The comic was able to achieve widespread popularity and commercial success while also fighting against some of the Orientalist and stereotypical tropes of a Middle Eastern or Muslim character in American comics and media at-large.

Much of that success had to do with the team behind the character: G Willow Wilson, the original writer for the series, who is Muslim, and Sana Amanat, one of the creators who shared Khan's Muslim and Pakistani-American background.

After Wilson left the series, Saladin Ahmed, an award-winning Arab-American science fiction and comic book writer, took over to write for the series. And most recently, the series has been written by young adult author Samira Ahmed.

Now, as the comic book series awaits the release of its live-action debut for Disney+, the character faces its biggest test yet. Will it stay true to what made the comic so popular?

The show was written by Bisha K Ali, a British-Pakistani screenwriter and comedian, and was directed by Belgian-Moroccans Adil El Arbi and Bilall Fallah, who are best known for directing the third installment of the Bad Boys franchise with Will Smith and Martin Lawrence.

Questions over superhero powers 

The television series has already faced some serious concerns from fans after it was revealed that the superhero's powers would be changed.

In the comics, Khan gains her powers after being exposed to a cloud of Terrigen Mists, allowing the achievement of her superhuman powers. She then gains polymorphing abilities, or "embiggening" as she likes to call it (an ode to a joke made on the popular television show The Simpsons).
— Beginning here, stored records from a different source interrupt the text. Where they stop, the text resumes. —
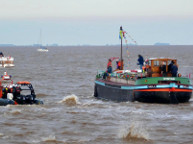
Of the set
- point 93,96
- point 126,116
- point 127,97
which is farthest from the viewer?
point 93,96

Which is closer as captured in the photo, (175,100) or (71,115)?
(71,115)

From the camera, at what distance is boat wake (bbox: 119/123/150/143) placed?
2303cm

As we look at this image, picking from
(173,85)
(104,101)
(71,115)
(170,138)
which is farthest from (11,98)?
(170,138)

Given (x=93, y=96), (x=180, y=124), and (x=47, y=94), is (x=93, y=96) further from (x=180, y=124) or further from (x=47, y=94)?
(x=180, y=124)

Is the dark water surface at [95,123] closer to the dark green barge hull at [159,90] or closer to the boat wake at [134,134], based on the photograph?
the boat wake at [134,134]

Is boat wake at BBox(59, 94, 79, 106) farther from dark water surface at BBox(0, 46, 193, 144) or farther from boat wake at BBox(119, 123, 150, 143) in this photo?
boat wake at BBox(119, 123, 150, 143)

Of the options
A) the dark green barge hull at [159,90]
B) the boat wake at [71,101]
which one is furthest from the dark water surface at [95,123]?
the dark green barge hull at [159,90]

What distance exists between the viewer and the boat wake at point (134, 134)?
23.0m

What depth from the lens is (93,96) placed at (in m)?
41.3

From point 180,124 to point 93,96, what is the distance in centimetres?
1532

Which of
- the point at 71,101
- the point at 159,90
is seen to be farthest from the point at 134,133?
the point at 71,101

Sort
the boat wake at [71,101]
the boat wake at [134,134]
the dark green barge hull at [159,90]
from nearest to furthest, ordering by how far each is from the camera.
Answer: the boat wake at [134,134] → the dark green barge hull at [159,90] → the boat wake at [71,101]

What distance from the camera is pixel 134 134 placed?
77.1ft

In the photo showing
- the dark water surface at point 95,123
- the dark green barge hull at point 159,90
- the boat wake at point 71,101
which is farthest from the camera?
the boat wake at point 71,101
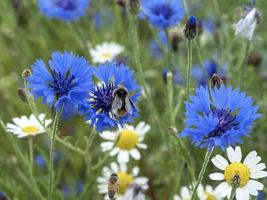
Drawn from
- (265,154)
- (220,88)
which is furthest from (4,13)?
(220,88)

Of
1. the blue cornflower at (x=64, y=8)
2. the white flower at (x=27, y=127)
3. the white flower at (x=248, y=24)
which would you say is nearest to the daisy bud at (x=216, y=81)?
the white flower at (x=248, y=24)

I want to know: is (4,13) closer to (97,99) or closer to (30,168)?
(30,168)

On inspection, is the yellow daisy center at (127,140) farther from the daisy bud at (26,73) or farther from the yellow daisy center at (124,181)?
the daisy bud at (26,73)

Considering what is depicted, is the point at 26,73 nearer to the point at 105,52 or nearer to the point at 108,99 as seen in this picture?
the point at 108,99

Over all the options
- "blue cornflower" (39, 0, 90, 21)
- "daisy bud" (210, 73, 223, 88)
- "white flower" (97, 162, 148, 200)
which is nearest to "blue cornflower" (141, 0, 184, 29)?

She also has an accelerated healing power similar to that of Wolverine, another Marvel superhero.

However, in the trailer it appeared that her powers come rather from a bracelet she is shown to be wearing, which generates a purple energy around her fist.

Some social media users have speculated that the powers could be similar to that of Green Lantern, a DC Comics character who receives his abilities from a ring that allows him to conjure constructs.

The change, if confirmed, would be a stark alteration to the origins of Khan's powers which creator G Willow Wilson used as a metaphor for the physical, emotional, and social changes a teenager goes through on their journey to adulthood.

Still, many fans are still waiting for the full series later this year before offering up judgements.

"My big worry about the Ms Marvel show (apart from the power change affecting the comics) is that if comic fans reject the show, Disney see it more as 'people aren't interested in a Muslim hero' rather than 'people aren't interested in Muslim heros being fundamentally altered," one social media user wrote, voicing their fears about how the show will be percieved.